= Your goal =
Format every line of the entries below as a Markdown table with two columns, Row and Line: number each line in Row and leave out blank lines.

= Supplied records =
########

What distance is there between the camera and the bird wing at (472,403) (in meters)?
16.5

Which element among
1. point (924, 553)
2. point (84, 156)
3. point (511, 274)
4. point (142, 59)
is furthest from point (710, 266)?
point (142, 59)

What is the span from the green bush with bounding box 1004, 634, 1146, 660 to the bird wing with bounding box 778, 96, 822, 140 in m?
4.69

########

= The result =
| Row | Line |
|---|---|
| 1 | What distance is there between the camera and the bird wing at (472,403) (in meters)? |
| 2 | 16.5 |
| 3 | Which element among |
| 4 | 1. point (924, 553) |
| 5 | 2. point (84, 156) |
| 6 | 3. point (511, 274) |
| 7 | 4. point (142, 59) |
| 8 | is furthest from point (710, 266)? |
| 9 | point (142, 59) |
| 10 | What is the span from the green bush with bounding box 1004, 634, 1146, 660 to the bird wing with bounding box 778, 96, 822, 140 in m? |
| 11 | 4.69 |